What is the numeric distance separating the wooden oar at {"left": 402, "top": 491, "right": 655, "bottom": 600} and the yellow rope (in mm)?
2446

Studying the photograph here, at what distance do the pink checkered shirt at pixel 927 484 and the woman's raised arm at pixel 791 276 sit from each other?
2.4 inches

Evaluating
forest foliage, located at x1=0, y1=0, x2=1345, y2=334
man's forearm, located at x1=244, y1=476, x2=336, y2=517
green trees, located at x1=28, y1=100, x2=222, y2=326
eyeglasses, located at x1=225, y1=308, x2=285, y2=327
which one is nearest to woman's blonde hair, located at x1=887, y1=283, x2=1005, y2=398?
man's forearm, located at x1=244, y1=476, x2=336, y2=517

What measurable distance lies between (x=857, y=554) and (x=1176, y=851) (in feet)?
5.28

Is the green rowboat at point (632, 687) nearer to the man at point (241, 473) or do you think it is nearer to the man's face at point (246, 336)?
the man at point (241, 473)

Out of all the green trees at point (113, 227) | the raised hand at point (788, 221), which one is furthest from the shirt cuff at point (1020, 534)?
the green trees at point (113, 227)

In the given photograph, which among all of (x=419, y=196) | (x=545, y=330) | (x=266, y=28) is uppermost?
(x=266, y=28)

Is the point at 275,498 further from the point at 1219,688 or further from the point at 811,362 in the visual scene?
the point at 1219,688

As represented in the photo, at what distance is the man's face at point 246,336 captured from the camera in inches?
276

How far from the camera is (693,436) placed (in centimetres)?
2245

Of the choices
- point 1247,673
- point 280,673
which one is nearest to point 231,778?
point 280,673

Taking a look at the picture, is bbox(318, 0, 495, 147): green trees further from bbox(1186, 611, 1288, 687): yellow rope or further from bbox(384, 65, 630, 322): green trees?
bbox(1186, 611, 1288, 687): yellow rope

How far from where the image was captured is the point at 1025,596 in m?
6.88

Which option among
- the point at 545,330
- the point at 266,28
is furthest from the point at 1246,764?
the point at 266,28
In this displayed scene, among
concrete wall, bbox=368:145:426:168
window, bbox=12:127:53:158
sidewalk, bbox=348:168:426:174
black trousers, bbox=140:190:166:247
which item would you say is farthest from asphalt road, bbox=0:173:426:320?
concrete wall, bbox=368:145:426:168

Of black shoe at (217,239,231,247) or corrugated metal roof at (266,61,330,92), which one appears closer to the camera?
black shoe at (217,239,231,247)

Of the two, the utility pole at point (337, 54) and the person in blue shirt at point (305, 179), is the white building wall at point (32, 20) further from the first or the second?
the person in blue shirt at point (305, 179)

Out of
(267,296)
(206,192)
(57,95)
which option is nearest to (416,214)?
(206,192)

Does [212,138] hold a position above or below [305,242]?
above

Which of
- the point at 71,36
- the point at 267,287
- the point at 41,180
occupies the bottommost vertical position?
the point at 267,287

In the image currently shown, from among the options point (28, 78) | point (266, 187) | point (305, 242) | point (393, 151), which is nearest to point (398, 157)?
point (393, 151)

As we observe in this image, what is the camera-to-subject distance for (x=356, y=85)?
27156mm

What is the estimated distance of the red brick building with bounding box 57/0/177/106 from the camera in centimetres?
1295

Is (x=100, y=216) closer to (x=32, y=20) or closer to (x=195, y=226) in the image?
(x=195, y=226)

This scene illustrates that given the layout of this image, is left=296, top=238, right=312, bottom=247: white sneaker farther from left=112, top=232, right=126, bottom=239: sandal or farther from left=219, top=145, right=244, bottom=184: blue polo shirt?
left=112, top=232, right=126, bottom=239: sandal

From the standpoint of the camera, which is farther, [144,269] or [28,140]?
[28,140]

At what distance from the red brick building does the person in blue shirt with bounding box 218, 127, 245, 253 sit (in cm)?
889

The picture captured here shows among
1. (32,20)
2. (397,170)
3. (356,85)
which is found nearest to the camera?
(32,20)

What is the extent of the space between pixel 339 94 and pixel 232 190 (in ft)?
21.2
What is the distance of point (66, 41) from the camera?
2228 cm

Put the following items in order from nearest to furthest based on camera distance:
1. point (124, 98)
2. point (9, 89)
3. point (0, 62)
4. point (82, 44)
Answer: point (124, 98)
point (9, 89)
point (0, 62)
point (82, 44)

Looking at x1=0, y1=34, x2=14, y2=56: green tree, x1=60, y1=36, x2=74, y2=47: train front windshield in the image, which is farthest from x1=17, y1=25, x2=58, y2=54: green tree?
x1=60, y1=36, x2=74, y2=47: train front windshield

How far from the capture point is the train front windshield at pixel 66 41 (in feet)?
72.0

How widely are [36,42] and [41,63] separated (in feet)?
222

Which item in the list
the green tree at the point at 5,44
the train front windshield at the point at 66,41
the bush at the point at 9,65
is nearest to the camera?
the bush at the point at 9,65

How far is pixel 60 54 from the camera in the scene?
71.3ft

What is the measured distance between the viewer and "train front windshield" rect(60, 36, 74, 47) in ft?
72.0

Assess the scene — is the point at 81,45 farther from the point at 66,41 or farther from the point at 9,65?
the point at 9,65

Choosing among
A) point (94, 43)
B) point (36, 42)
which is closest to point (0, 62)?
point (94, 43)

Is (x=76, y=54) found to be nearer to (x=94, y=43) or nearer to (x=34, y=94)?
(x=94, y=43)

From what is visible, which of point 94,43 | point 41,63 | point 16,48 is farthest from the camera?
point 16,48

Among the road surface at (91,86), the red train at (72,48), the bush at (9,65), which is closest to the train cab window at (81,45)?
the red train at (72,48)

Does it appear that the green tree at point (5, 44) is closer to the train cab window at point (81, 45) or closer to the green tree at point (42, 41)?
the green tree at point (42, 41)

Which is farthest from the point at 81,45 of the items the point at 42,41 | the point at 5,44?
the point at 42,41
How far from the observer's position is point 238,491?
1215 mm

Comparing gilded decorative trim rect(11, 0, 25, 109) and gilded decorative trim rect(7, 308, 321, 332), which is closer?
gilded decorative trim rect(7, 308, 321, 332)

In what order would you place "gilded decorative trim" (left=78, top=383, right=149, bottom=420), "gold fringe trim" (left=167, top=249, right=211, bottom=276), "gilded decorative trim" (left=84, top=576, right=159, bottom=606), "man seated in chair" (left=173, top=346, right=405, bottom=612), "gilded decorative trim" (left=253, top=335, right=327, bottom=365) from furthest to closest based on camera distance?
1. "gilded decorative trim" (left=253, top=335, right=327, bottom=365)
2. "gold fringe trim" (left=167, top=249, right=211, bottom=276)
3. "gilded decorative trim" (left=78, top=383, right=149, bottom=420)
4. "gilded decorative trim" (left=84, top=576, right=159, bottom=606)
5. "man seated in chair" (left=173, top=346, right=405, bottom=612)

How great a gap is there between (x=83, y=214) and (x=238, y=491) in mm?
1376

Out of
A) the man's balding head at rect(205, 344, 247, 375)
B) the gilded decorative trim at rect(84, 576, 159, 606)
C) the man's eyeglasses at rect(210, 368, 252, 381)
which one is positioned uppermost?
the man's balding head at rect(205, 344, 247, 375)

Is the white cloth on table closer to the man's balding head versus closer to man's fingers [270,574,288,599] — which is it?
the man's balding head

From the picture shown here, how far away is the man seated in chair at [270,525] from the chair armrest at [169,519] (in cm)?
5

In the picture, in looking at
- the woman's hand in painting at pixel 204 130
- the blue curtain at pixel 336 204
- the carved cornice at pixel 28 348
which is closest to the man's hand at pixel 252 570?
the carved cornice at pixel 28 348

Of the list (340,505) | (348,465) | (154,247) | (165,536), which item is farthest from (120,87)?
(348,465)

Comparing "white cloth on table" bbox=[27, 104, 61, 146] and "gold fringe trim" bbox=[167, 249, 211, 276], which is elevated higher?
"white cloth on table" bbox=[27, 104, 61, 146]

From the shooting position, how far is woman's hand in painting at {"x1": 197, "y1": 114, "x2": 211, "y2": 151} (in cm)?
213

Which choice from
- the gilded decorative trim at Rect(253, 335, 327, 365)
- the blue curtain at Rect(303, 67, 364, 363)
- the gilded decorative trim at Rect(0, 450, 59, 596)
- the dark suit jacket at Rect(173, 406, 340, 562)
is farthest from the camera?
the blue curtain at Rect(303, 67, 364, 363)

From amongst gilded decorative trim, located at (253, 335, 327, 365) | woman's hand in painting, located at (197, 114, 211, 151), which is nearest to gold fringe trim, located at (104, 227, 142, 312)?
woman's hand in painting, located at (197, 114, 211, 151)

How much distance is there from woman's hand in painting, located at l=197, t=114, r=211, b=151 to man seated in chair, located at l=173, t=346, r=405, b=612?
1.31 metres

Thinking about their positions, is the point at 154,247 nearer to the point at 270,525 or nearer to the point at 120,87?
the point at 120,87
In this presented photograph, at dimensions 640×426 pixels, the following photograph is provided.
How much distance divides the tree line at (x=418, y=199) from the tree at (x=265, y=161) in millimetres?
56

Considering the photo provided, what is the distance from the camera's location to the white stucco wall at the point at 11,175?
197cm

-------

Update the lines from the one containing "Of the list" through the end of the lines by replacing every "gilded decorative trim" with "golden ornamental trim". Give those lines again with everything else unchanged.

§ **EXERCISE ANSWER**
Of the list (340,505) | (348,465) | (154,247) | (165,536), which item is farthest from (120,87)?
(348,465)

Comparing "white cloth on table" bbox=[27, 104, 61, 146] and "gold fringe trim" bbox=[167, 249, 211, 276], which is elevated higher?
"white cloth on table" bbox=[27, 104, 61, 146]

From the shooting position, how far is woman's hand in painting at {"x1": 197, "y1": 114, "x2": 211, "y2": 151} (in cm)?
213

Which choice from
- the golden ornamental trim at Rect(253, 335, 327, 365)
- the blue curtain at Rect(303, 67, 364, 363)
- the golden ornamental trim at Rect(0, 450, 59, 596)
- the dark suit jacket at Rect(173, 406, 340, 562)
is farthest from the camera?
the blue curtain at Rect(303, 67, 364, 363)

From amongst golden ornamental trim, located at (253, 335, 327, 365) | woman's hand in painting, located at (197, 114, 211, 151), which is nearest to gold fringe trim, located at (104, 227, 142, 312)?
woman's hand in painting, located at (197, 114, 211, 151)

How much distance is there from woman's hand in painting, located at l=197, t=114, r=211, b=151 to man seated in chair, located at l=173, t=346, r=405, b=612?
1.31 metres

Thinking about their positions, is the point at 154,247 nearer to the point at 270,525 or nearer to the point at 120,87?
the point at 120,87
In this presented photograph, at dimensions 640×426 pixels, the following photograph is provided.
How much distance divides the tree line at (x=418, y=199) from the tree at (x=265, y=161) in millimetres?
56

Considering the photo provided, what is the distance from the camera's location to the white stucco wall at the point at 11,175?
197cm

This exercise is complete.